The stump symbolizes that part of reality that we try to deny or suppress, that unsettles us in its ambiguity and its unclear functions, and from which we generally avert our eyes. It is a disfigured and dysfunctional part of the body, an evolutionary dead end (which basically is the great majority of them). On a broader level, it contains something like the reified essence of uselessness, ruin, and oblivion. With just a simple change of perspective, however, things that seem entirely inconsequential may prove to be of absolutely fundamental importance: Despite everything, the stump is an integral part of reality without which our lives and our image of the world around us are incomplete. This deficit is the rudimentary source of the many conflicts and misunderstandings that have accompanied our species throughout history and that influence the life of each and every individual – including on the personal level, through the discord and conflict that we carry within us and that we experience with one another, face-to-face with the reality in which we are forced to exist.

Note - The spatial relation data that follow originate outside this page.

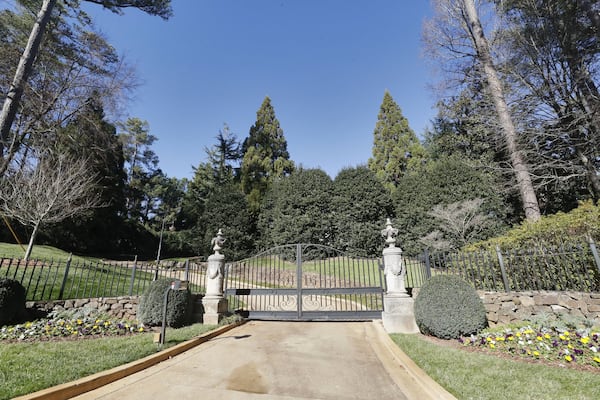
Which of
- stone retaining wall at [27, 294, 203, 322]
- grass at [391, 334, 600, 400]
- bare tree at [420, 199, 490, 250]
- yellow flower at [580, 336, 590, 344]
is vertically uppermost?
bare tree at [420, 199, 490, 250]

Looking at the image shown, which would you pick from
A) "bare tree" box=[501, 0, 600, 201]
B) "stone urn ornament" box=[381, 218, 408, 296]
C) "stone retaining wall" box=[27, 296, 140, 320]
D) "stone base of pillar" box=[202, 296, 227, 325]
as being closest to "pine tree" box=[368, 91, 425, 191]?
"bare tree" box=[501, 0, 600, 201]

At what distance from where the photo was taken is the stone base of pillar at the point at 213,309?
639 centimetres

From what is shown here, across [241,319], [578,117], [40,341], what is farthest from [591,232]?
[40,341]

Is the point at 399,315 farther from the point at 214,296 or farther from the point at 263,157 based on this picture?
the point at 263,157

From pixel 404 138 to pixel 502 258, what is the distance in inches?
717

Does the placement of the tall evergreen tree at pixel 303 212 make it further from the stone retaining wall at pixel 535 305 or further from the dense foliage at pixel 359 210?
the stone retaining wall at pixel 535 305

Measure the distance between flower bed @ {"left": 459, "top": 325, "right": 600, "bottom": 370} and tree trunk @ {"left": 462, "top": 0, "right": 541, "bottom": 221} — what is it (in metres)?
6.65

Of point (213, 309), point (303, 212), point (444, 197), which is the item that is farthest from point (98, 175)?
point (444, 197)

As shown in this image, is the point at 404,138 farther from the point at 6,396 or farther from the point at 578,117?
the point at 6,396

In these works, Turner – who has never compromised the maximalist demands he places on artistic production as a means for the ongoing transformation of the viewer and himself, and who, perhaps precisely for this reason, has existed more on the margins of art-going public’s interest – takes on the role of a kind of family doctor attempting to cure and heal a deep gaping wound in our picture of reality. With touching meticulousness, making use even of pleasantly decorative tendencies, he reintegrates what had been suppressed and reconciles extreme opposites. He shows us the self-importance and limits of our pragmatic way of thinking, and the frailty of our categorical judgments of a world in which we cannot find peace and happiness if we merely cut it with the knife of our prejudices and pseudo-universal dualistic concepts.